Why "What Do You Do?" Is a Terrible Question

PIcture this: you just met someone new at a party, and they ask, "So, what do you do?" You start to answer, either stumbling through an ill-rehearsed elevator speech, or feeling excited and proud about a recent accomplishment, but as you talk, you notice ... that the person is not even really listening to you.

Like, their eyes are searching above your head, or darting from side to side, to see who else they can talk to that might be more entertaining than you. Or their responses are like, "Mmm..." and "Uh-huh..." and "Oh, that's interesting."

It's like when you turned in a 15-page final paper for college and put swear words in the middle to see whether or not your professor actually read it and then you got an A. So no, he didn't read it. Wait, that was just me.

This feeling of being boring sucks, right? It makes you feel dumb and frustrated. We've all been there.

But the problem isn't you. It's the question.

"What do you do?" is a lazy, unimaginative question. That's why it's typically the very first question people ask. Hell, it's easy to throw it out and see what sticks. You don't even have to really listen to the answer; you can just nod your head accordingly, and then you can box the person up in a way that makes it seem like you know something about who they are.

It feels that way when you're the one asking the question, of course. But think about when you're the one providing an answer -- does it really make you feel known? Or heard? Or understood?

Doubtful.

Saying, "So, what do you do?" is a terrible question for two reasons.

First of all, it's a rude assumption because it anticipates that the person answering the question has a job or an answer to the "do" part. If they are actually unemployed at the moment or recently fired or totally unsure about their passions, you're going to feel like a jerk for asking. 

Second, it's incorrect, because the phrasing (and the fact that it's normally the first thing out of a person's mouth) makes it seem like whatever you "do" is the most interesting, valuable piece of information about you.

(I mean, if you're a cage fighter with Siberian tigers, maybe that's true.

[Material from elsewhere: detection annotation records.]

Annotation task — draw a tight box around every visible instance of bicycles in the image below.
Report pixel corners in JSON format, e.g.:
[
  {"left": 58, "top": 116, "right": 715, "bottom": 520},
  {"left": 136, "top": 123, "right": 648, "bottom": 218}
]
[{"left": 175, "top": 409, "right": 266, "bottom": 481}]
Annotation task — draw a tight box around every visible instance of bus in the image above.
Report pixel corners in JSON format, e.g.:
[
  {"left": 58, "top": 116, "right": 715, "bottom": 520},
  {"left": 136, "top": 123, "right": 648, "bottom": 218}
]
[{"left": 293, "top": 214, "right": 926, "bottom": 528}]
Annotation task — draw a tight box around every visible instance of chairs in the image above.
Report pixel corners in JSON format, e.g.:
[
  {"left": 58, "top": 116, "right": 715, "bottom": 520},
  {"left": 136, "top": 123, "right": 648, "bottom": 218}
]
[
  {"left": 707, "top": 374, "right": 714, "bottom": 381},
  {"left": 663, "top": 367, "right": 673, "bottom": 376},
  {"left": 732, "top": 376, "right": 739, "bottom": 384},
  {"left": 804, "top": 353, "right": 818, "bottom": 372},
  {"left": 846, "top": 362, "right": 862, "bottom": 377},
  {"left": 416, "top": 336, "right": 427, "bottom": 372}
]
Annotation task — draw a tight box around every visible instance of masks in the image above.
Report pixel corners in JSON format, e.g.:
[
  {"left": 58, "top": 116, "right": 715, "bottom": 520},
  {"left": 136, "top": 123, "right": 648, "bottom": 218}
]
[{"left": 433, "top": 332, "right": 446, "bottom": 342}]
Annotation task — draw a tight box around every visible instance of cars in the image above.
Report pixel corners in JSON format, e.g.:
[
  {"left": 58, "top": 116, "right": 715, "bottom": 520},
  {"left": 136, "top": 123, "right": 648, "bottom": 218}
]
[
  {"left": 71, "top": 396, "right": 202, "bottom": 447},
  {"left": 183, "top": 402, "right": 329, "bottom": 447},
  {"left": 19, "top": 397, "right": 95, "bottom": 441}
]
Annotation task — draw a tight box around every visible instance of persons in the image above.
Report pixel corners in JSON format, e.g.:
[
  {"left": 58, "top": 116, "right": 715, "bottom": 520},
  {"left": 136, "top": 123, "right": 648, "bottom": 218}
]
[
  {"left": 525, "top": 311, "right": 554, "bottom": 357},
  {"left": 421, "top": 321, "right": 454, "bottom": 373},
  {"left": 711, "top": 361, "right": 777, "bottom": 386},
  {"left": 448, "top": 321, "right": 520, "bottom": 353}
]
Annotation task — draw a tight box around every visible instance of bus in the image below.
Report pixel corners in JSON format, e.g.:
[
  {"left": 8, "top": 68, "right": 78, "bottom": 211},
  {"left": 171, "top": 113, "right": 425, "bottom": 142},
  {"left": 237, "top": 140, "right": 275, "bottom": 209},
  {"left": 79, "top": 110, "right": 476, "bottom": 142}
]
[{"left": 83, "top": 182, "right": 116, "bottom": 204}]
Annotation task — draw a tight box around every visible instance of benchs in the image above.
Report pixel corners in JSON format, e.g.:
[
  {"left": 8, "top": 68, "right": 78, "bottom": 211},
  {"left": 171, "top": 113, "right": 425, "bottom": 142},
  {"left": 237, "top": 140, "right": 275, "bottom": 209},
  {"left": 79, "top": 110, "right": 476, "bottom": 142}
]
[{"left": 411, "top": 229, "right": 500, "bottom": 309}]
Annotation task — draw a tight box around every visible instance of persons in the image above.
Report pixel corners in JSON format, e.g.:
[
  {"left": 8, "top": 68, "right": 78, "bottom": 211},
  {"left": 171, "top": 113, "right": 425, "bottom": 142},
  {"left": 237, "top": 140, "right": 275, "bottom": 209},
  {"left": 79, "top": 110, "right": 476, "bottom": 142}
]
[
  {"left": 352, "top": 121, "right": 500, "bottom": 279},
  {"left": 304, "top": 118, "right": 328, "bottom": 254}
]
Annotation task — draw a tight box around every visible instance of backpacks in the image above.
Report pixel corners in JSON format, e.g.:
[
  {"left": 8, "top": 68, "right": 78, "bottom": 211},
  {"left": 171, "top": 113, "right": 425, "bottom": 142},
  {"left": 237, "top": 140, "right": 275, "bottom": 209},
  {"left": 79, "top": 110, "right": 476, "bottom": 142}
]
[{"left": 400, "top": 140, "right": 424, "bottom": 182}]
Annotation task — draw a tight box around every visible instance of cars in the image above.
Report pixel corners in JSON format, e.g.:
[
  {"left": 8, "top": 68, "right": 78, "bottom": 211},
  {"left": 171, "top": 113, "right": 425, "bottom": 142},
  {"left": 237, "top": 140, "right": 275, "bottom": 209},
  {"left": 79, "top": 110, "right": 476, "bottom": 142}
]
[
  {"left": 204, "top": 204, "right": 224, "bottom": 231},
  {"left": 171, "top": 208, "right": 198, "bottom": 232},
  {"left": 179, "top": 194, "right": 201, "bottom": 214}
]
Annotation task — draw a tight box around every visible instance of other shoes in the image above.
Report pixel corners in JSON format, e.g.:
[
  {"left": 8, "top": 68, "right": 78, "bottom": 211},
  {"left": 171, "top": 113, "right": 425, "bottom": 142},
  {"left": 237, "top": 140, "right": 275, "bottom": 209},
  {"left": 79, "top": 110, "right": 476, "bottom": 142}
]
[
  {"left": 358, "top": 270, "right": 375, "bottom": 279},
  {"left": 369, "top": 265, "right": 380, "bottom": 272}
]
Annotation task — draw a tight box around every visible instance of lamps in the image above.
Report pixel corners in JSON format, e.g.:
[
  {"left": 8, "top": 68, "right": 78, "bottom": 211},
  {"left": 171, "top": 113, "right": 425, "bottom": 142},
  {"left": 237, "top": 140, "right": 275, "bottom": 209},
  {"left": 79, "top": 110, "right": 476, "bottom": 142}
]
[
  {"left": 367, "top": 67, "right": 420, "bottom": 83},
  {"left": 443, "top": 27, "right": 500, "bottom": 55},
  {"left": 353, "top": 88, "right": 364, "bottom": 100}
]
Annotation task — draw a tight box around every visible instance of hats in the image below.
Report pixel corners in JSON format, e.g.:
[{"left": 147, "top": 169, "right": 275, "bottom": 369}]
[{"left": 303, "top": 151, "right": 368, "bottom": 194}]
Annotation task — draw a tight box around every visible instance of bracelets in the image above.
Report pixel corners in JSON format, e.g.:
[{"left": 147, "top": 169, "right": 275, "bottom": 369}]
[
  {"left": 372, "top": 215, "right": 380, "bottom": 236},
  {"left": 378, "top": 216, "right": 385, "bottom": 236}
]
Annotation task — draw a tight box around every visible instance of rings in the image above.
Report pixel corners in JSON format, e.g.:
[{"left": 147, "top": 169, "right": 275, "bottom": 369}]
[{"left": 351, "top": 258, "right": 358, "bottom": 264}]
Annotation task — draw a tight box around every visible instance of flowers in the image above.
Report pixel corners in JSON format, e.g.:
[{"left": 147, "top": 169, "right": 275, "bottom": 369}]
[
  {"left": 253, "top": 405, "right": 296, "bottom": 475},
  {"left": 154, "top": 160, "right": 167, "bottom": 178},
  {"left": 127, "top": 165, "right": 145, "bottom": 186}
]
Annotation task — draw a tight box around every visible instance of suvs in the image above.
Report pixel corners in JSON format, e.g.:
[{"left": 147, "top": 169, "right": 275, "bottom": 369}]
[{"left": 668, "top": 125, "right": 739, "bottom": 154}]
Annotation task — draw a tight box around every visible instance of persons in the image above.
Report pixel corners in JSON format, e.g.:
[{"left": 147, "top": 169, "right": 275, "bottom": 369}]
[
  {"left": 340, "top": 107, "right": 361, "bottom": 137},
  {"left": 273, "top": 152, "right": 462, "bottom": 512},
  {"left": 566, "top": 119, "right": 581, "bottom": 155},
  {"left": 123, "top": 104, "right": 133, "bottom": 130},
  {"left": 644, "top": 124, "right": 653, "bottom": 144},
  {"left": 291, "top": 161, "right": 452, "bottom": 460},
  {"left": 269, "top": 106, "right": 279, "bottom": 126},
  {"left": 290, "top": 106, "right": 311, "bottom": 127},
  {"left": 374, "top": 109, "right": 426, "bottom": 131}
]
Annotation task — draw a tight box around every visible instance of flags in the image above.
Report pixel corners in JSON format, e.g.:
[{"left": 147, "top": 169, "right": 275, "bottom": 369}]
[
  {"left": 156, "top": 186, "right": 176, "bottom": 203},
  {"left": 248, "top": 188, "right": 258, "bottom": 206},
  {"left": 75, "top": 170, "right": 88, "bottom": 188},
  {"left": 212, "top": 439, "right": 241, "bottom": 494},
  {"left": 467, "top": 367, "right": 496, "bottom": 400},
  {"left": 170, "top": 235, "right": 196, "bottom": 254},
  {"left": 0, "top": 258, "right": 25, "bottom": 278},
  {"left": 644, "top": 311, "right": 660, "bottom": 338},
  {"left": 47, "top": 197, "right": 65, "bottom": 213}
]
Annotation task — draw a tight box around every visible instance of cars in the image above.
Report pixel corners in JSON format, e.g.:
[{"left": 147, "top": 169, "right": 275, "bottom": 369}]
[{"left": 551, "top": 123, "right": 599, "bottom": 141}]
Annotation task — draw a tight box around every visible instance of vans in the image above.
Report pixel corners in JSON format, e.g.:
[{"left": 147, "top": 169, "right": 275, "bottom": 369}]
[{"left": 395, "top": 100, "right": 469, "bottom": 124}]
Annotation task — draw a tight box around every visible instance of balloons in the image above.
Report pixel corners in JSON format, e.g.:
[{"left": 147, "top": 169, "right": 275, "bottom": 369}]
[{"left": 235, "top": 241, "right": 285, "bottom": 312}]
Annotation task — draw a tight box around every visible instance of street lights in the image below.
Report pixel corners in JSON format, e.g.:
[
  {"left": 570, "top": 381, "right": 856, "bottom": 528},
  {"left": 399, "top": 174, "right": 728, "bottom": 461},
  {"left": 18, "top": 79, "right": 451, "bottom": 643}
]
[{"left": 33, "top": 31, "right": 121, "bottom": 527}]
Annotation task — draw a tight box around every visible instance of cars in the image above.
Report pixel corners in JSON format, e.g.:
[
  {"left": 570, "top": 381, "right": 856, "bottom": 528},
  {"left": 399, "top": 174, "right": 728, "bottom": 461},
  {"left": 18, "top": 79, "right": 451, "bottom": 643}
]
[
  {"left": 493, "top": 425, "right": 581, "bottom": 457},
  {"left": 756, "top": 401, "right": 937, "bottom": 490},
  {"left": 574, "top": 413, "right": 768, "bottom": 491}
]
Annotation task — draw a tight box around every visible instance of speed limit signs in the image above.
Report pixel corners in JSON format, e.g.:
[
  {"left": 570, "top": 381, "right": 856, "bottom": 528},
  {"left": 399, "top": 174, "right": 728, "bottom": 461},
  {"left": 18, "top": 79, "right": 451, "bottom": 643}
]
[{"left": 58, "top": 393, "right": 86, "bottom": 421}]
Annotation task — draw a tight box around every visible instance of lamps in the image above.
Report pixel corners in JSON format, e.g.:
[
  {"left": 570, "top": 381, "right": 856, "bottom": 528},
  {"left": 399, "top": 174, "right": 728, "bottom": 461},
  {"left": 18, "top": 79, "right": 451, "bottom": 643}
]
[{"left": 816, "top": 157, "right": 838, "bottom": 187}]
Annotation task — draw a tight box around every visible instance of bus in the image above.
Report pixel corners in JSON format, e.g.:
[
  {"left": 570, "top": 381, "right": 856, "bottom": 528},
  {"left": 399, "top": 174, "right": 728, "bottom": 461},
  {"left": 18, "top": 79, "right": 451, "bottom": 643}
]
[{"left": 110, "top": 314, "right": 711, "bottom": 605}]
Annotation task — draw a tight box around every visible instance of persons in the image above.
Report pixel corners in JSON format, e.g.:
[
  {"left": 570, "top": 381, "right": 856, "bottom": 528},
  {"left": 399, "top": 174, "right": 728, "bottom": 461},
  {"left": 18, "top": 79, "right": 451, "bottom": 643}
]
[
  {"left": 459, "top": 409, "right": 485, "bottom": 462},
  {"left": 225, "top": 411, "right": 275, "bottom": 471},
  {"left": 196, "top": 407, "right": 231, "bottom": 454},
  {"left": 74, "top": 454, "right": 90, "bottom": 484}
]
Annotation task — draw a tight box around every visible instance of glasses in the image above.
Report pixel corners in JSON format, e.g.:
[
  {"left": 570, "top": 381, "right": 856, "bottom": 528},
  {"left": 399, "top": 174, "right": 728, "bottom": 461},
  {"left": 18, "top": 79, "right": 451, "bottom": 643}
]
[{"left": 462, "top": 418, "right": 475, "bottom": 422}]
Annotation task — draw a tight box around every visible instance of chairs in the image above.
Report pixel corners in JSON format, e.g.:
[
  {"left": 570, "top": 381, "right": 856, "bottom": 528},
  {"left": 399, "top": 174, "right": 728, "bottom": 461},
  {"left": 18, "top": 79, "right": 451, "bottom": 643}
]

So it can depend.)

For example, here's what I do, here are my titles: Senior Communications Marketing Specialist. Yoga Student. Yoga Teacher. Writer. Editor. Community College Instructor. Volunteer. Co-Chair. Runner. And so on.

Those are some of the things that I do. But if someone asked me who I am, I wouldn't answer with any of the above.

But often who we are influences what we do, right? Those aren't completely separate from one another. I'm a truth seeker and storyteller and believer, and that's why I pursue communications work and a yoga practice and relationships with such fervor. The things that I do shed light on who I am, which is ever-evolving.

So in some ways, yeah, who we are is directly correlated with what we do. Yet, our "doing" falls on a spectrum of fail/success, whereas, "our "being" does not.

I like to imagine people as giant slabs of crystal -- you know, the sparkling purplish blue geodes that were for sale in the gift shops during elementary school field trips to the museum. When you pick one up, and tilt it toward the right and the left, each facet glimmers differently.

What you do -- those are your facets. Who you are -- that's your light.

Remembering this difference seems especially useful at the beginning of a new year, when we make lists and resolutions about who we want to be. Then, when someone criticizes our effort or we fall short of a certain goal or completely dive off the wagon ... we feel like a failure. We feel like what we have been doing, or trying to do, is representative of who we are in full.

Brene Brown talks about this in Daring Greatly; she writes,

"Yes, it will be disappointing and difficult if your friends or colleagues don't share your enthusiasm, or if things don't go well, but this effort is about what you do, not who you are."

Once I started thinking about this, I couldn't stop. Instead of asking people what they did, I started saying, "tell me about yourself." The answers were noticeably different, and sometimes people would tell me about their job anyway, to which I would respond, "Cool. But ... What else do you care about? What's been the best part of your day? How are you feeling today?"

And guess what? I had better conversations. I listened more, and I could tell that my conversation partner felt seen and heard, at least a little bit, which made me feel good. 

I also started giving better answers, which made me feel more empowered in certain conversations. If I told someone who asked that I was a writer, and he or she didn't seem interested, it didn't feel personal. It was easier to think, "Ah, he/she probably doesn't care about writing very much. Oh well."

When you stop asking people what they do, you learn more about them. And when you stop acting like your place of employment or job title is the only or best piece of information you've got to offer, you are better able to articulate what you find most valuable about yourself. 

Give it a try. Ask better questions and give better answers.